Beyond questions of Beckham's linguistic (in)competence, though, there were cultural differences at issue. After the match, Beckham (reverting to English) told reporters: "I didn't realise what I had said was that bad. I had heard a few of my team-mates say the same before me." This is a bravura defence: in Britain, to call someone a son of a bitch or to deploy any derogatory barb that focuses on impugning the sexual integrity of the target's mother is hardly the worst thing one can say. If he had abused a fourth official at Goodison Park in an Everton-Man Utd game in the same terms, the linesman would not have got the hump; nor would the referee have seen red quite so readily. In Spain, it is different.

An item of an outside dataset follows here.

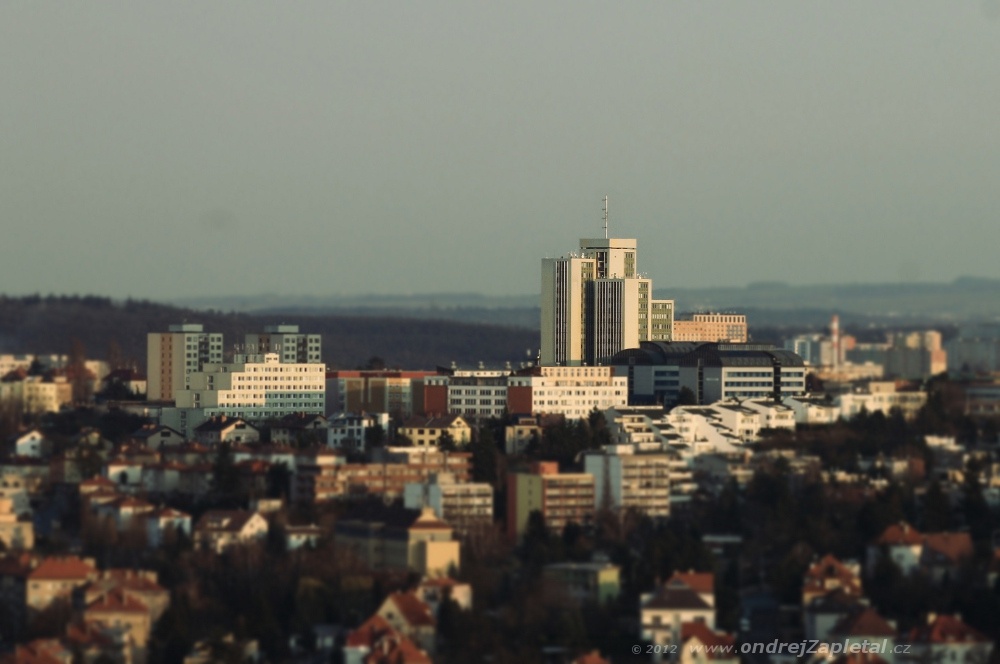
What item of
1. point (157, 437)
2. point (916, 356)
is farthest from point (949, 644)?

The Sun even drew up a list of mother insults that Beckham could deploy if he sought an early bath on future occasions. They included the rather infantile Tu madre tiene un bigote (Your mother has a moustache) and the frankly laborious Anda la puta que te pari (Go back to the prostitute who gave birth to you), but not the one that would surely have got him lynched in the Bernabeu, namely Me cago en la leche que mamaste (I shit in the milk that you suckled from your mother's breast). The Times concocted a letter of apology that Beckham might send to the linesman: Dear Assistant Referee, (Ayudante Arbitro) I am sorry that I called you a son of a whore. (Lo siento que se llamo hijo de puta .) I am sure that your mother is not a whore at all. (Estoy seguro que su madre no es una puta.) I am sure that your mother is, in fact, a respected figure within her community. (Estoy seguro que su madre es una mujer muy respetable en su comunidad.)" And so on. But neither helped him become as fluent in Spanish as his fellow English team-mate Jonathan Woodgate had become. In September 2005, he got into a rumble in the tunnel with an Espanyol player after calling him a "hijo de puta", which suggests his Spanish had developed as fast as the British press had hoped.

Beckham was pleading ignorance, not of Spanish, but of a Latin culture that would venerate motherhood so highly as to take particular offence at a misogynistic insult about the target's mother. Or so the argument goes. In some cultures if one man spoke ill of another's mother it would fully warrant him getting a face full of bald Frenchman's bonce - or worse. In Britain, such an insult would not be quite so offensive. Such cultural differences, one might well think, come from the fact that Britain got rid of any traces of mariolatry - the worship of the virgin mother of Christ - during the Reformation; only Catholic countries like those of southern Europe are encumbered with such mother worship. Hence, perhaps, the seeming sentimentalism of the mother fixation in Pedro Almodóvar's films All About My Mother and What Have I Done To Deserve This. Hence too Y Tu Mamá También, the Mexican film whose title (And Your Mother Too) sounds like the end of a vulgar insult that reflexively embroils the target's mother.

"There are certainly cultural differences in swearing," says feminist socio-linguist Deborah Cameron, Rupert Murdoch Professor of Language and Communication at Worcester College, Oxford. "In Scandinavia, the taboo words are to do with the devil. Here [Britain] they're fuck or cunt. In Mediterranean cultures it has to do with the classic relationship that exists between a son and his mother. Italians, for example, adore their mothers. One's trespassing on a sacred relationship if one insults a man's mother." (Incidentally, the devil taboo does not mean that mother insults are unknown in Scandinavian countries: in Finland, for example, there is an expression "Äitisi nai poroja!" which means "Your mother copulates with reindeer!" Sweet!)."